22 Nov 2021 11:58 #28491

JohnCampbell

This thread has become multi-faceted.

Would you be willing to pick out the different issues and start new threads, one for each issue and each with the relevant sample code?

22 Nov 2021 12:08 #28492

Thanks Paul,

I think you are stating that unformatted binary files have a record size limit of 2gb bytes.

I also posted an example of stream I/O that did not work. I am more interested to see if FTN95 /64 stream I/O is able to position beyond 2gb file address, ie supporting 8-byte integer file addresses. My random access file system uses a default integer word address which supports 8 Gbyte files. I was wondering if I could 'easily' convert to an 8 byte file address with stream I/O for larger files.

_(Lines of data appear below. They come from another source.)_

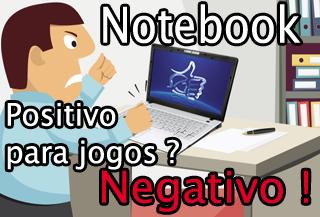 notebook positivo para jogos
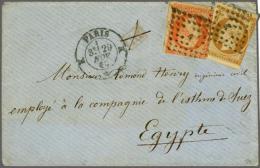 Egypt Kingdom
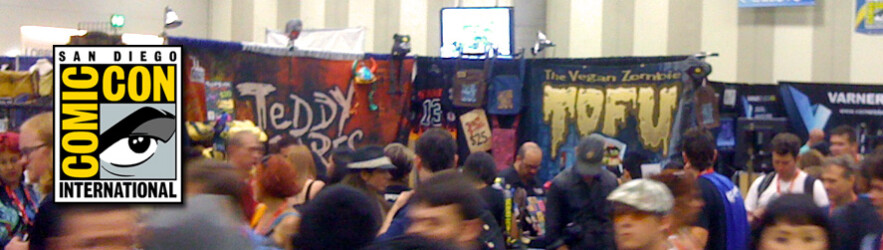 SDCC 2011 Postmortem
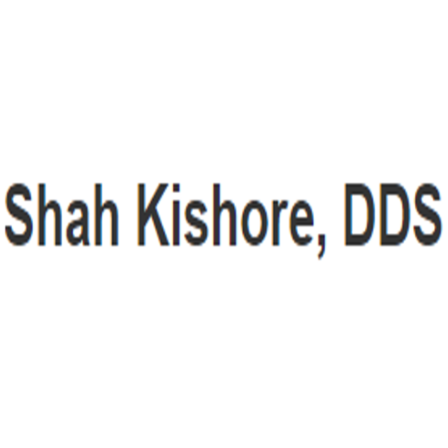 Dr. Kishore K Shah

I will post a new thread for the 8-byte stream I/O example.

It is not urgent as yet,

John

23 Nov 2021 2:03 #28503

John

I have spent some time on your program stream_test.f90 that you posted on 1 October.

The failure is 'fixed' if you change line 136 from

write ( unit=stream_unit, pos=stream_address, iostat=iostat ) nw

to

write ( unit=stream_unit, iostat=iostat ) nw

At the moment I don't know if this implies there is a fault in the FTN95 IO library. Anyway it is not necessary to specify the stream position at this point and you have not done so in the lines that follow.

23 Nov 2021 3:37 #28504

John

Further to my last post above, there does appear to be a fault in the IO library that has now been corrected for the next release of the DLLs.

Also the STREAM POS=position is currently limited to 32 bit integer values (2GB). I will see if it can easily be extended.